Management of the internal LDA/GDA table is done with the copycode EPCFFGBT and subprogram EPNFFGBT. Applications pass EPCFFGBT the desired BDOE code and are returned an index entry into the internal array structure. Figure 13 is an example of how an application uses the copycode (the CAF group structure is the internal table).
|Figure 13. Example use of EPCFFGBT.|
If the desired BDOE is not already in the internal array, subprogram EPNFFGBT is called to obtain the data from ADABAS and populate a new array entry. If the BDOE code is invalid, an index entry of zero is returned. If the internal table is full, then the last entry is overwritten. This is used throughout our Payroll application: batch, 3270, and the web.
Some details about our BDOE table. During our August payroll a total of 90 different BDOEs were used. The internal table we currently use is sized at 120 (and has been set at that for the past 7 years). The total number of BDOEs on the table is currently 111 active and 57 inactive. Also, we currently have our programs set up to manage a maximum of 60 BDOEs per employee with high water usage in the 40s.

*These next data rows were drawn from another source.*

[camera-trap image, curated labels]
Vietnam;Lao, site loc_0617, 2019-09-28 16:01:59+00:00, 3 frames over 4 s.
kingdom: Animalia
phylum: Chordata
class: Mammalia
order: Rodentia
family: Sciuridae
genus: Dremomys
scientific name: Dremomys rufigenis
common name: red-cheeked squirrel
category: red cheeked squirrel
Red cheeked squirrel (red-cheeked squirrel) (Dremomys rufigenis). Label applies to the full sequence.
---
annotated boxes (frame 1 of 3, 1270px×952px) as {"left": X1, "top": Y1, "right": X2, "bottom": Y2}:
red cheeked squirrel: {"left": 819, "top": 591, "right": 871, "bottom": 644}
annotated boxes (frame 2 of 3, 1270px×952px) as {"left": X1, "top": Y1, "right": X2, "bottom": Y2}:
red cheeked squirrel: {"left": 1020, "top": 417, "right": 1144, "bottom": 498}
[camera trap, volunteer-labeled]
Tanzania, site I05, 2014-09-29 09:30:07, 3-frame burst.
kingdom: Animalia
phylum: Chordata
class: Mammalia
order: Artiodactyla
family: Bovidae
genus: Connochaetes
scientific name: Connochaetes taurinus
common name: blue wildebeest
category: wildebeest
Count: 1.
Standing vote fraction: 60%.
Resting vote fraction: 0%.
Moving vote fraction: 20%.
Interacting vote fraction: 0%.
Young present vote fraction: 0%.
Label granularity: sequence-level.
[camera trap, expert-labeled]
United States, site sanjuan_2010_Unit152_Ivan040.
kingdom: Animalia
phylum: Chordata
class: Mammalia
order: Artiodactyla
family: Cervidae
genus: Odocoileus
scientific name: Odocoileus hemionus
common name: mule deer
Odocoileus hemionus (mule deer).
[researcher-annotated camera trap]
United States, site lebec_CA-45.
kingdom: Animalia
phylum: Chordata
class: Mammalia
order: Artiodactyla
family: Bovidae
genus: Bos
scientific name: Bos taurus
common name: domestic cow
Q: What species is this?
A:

Within our payroll application, we have various subprograms that perform specific tax and benefit calculations. For example, EPNCFIT calculates the federal income tax deduction for an employee. Parameters (rates and tables) for each calculation subprogram are buffered within individual data blocks by the calling or main program – without knowing or caring what this data is or even how it is defined. The appropriate buffer is passed to the calculation subprogram. If it is not populated or not populated with the needed data (correct version or effective date):
If the needed data is in the buffer, it is used as required and the results returned. This is what we have always done for the batch payroll, for dynamic payroll calculations in the 3270 environment, and now what we are doing on the web for net pay simulations. (This design was core to the development of our payroll system since we always envisioned the need to perform all payroll calculations on an individual basis – and we've always been concerned about efficiency.) What is different on the web is the need to retain and restore all of these parameters across stateless web executions. Subprogram EPNCBGTI is used for this purpose. It collects all the various parameters (buffers) together and saves or restores them to the In-Core Data Base. It is called with a Get at the beginning of the Simulated Earnings Statement and with a Set (if the data changed) at the end. As we saw, this drastically reduces the number of ADABAS calls that have to be performed in subsequent simulations for the same payroll.
Due to a modular design where a main program buffers parameters and tables, we are able to efficiently make complex payroll calculations available to all employees – empowering them to better manage their individual finances.